BART ridership reflects that loss. The reader noted BART’s operating costs are staggering. It’s unionized wall-to-wall and some of the salaries are mind-boggling. He included a link to the Transparent California website that includes lists of compensation for public officials.
BART paid one electrical foreworker a base salary of $115k that was supplemented by almost $300k in overtime plus additional compensation resulting in $466k in 2021. A BART police officer received a $124k base salary and made $168k in overtime. He made more than the police chief who is paid about $311k. Fifteen non-management employees made more than $300k with the overtime. That doesn’t include generous benefits that ran from a low of $35k to $115k.
The BART list is filled with huge overtime costs to say noting of generous base salaries. It’s clearly a huge management issue to allow such excessive overtime that salaries are doubled or more. You wonder just what the well-compensated managers are “managing?” It’s clearly not the overtime pay.
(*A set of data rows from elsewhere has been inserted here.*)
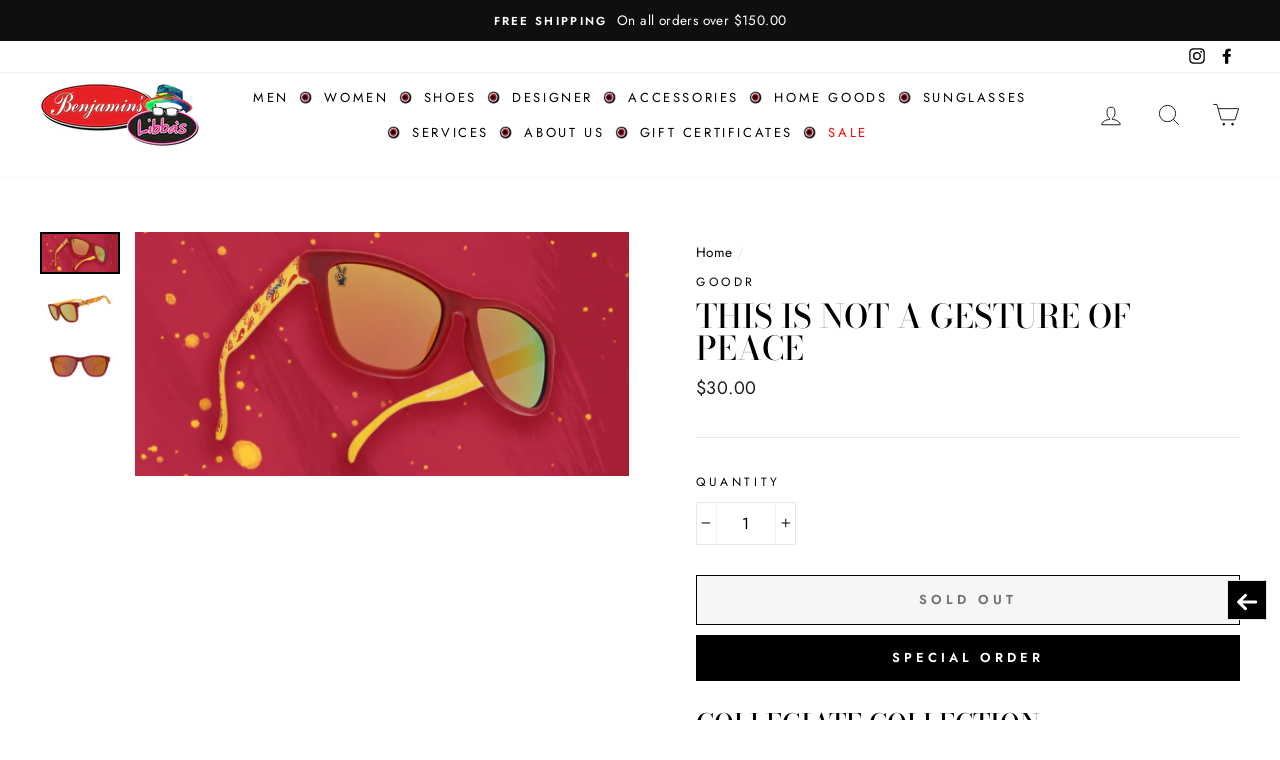

--- FILE ---
content_type: text/css
request_url: https://benjaminslibbas.com/cdn/shop/t/4/assets/custom.css?v=44338205423821609351606996028
body_size: 278
content:
.toolbar{border-bottom:1px solid #f3f2f2}.sale-red{color:red!important}.footer__item-padding.footer_text-center{text-align:center!important}.hero[data-bars] .slick-dots{bottom:12px}.menuItem{margin-bottom:10px}.coloredItem.menuItemWrap .collection-item__title{border-width:1px;border-style:solid;padding:20px 10px}.trigger-btn-sizeGuide+.collapsible-content.collapsible-content--all.is-open{padding:0 10px;border-left:1px solid #e8e8e1;border-right:1px solid #e8e8e1}.trigger-btn-sizeGuide+.collapsible-content.collapsible-content--all{padding:0 10px}.cstm-image-wrap .image-wrap{background:transparent}.back_btn_wrap{position:fixed;bottom:100px;right:1%;background:#000;z-index:99}input.back_btn{width:40px;height:40px;position:relative;z-index:9}span.arrow_back{position:absolute;left:10px;z-index:8}span.arrow_back_wrap{display:flex;align-items:center;justify-content:center}div#AjaxinatePagination{text-align:center}@keyframes ldio-2rcr9mibw0z{0%{transform:rotate(0)}to{transform:rotate(360deg)}}.ldio-2rcr9mibw0z div{box-sizing:border-box!important}.ldio-2rcr9mibw0z>div{position:absolute;width:54.86px;height:54.86px;top:78.07px;left:78.07px;border-radius:50%;border:4.22px solid #000;border-color:#e15b64 transparent #e15b64 transparent;animation:ldio-2rcr9mibw0z .8403361344537814s linear infinite}.ldio-2rcr9mibw0z>div:nth-child(2),.ldio-2rcr9mibw0z>div:nth-child(4){width:42.199999999999996px;height:42.199999999999996px;top:84.39999999999999px;left:84.39999999999999px;animation:ldio-2rcr9mibw0z .8403361344537814s linear infinite reverse}.ldio-2rcr9mibw0z>div:nth-child(2){border-color:transparent #f8b26a transparent #f8b26a}.ldio-2rcr9mibw0z>div:nth-child(3){border-color:transparent}.ldio-2rcr9mibw0z>div:nth-child(3) div{position:absolute;width:100%;height:100%;transform:rotate(45deg)}.ldio-2rcr9mibw0z>div:nth-child(3) div:before,.ldio-2rcr9mibw0z>div:nth-child(3) div:after{content:"";display:block;position:absolute;width:4.22px;height:4.22px;top:-4.22px;left:21.099999999999998px;background:#e15b64;border-radius:50%;box-shadow:0 50.64px #e15b64}.ldio-2rcr9mibw0z>div:nth-child(3) div:after{left:-4.22px;top:21.099999999999998px;box-shadow:50.64px 0 #e15b64}.ldio-2rcr9mibw0z>div:nth-child(4){border-color:transparent}.ldio-2rcr9mibw0z>div:nth-child(4) div{position:absolute;width:100%;height:100%;transform:rotate(45deg)}.ldio-2rcr9mibw0z>div:nth-child(4) div:before,.ldio-2rcr9mibw0z>div:nth-child(4) div:after{content:"";display:block;position:absolute;width:4.22px;height:4.22px;top:-4.22px;left:14.77px;background:#f8b26a;border-radius:50%;box-shadow:0 37.98px #f8b26a}.ldio-2rcr9mibw0z>div:nth-child(4) div:after{left:-4.22px;top:14.77px;box-shadow:37.98px 0 #f8b26a}.loadingio-spinner-double-ring-f9bsfri9jun{width:211px;height:211px;display:inline-block;overflow:hidden;background:#fff}.ldio-2rcr9mibw0z{width:100%;height:100%;position:relative;transform:translateZ(0) scale(1);backface-visibility:hidden;transform-origin:0 0}.ldio-2rcr9mibw0z div{box-sizing:content-box}ul.site-nav.site-navigation .site-nav__item:before{position:absolute;content:"";background:url(/cdn/shop/files/savingPNG.PNG?v=1604392438);top:10px;line-height:0;left:-10px;padding:7px;z-index:9;background-size:contain;background-position:center;background-repeat:no-repeat}ul.site-nav.site-navigation .site-nav__item{position:relative}ul.site-nav.site-navigation .site-nav__item:first-child:before{visibility:hidden}.site-nav--has-dropdown.is-focused>a,.site-nav--has-dropdown:hover>a{background-color:transparent}@media screen and (max-width:768px){.cstm-image-wrap{margin:0 auto}div#shopify-section-1498163293234 h2{margin-bottom:20px;font-weight:400!important;line-height:1.3}header.site-header{padding-top:0}.announcement-slider.announcement-slider--compact.slick-initialized.slick-slider span.announcement-text,.announcement-slider.announcement-slider--compact.slick-initialized.slick-slider span.announcement-link-text{display:inline}}@media screen and (max-height: 550px) and (min-width: 700px){.site-header--stuck{position:fixed}}
/*# sourceMappingURL=/cdn/shop/t/4/assets/custom.css.map?v=44338205423821609351606996028 */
The reader observed that if BART were a private enterprise, it would be reducing staff and looking to cut expenses—instead it’s looking for more taxpayer money.
My reader also noted that many suburban folks---he grew up in and lives in the San Ramon Valley—now avoid taking BART or even going to San Francisco. The combination of the dirty trains, filth on the streets, drug use and dealing and concern for safety—both downtown and on the trains—also is an issue. He also cited the gate-crashers who rarely are caught so some homeless people ride the trains all day.
Speaking personally, my adult daughter and I have a Christmas tradition of lunch at the Rotunda restaurant overlooking Union Square that’s more than 20 years old.
Typically, we’d take BART from one of the Pleasanton stations. The last two years we have instead, stayed local and enjoyed it every bit as much. The stats show we’re not the only ones.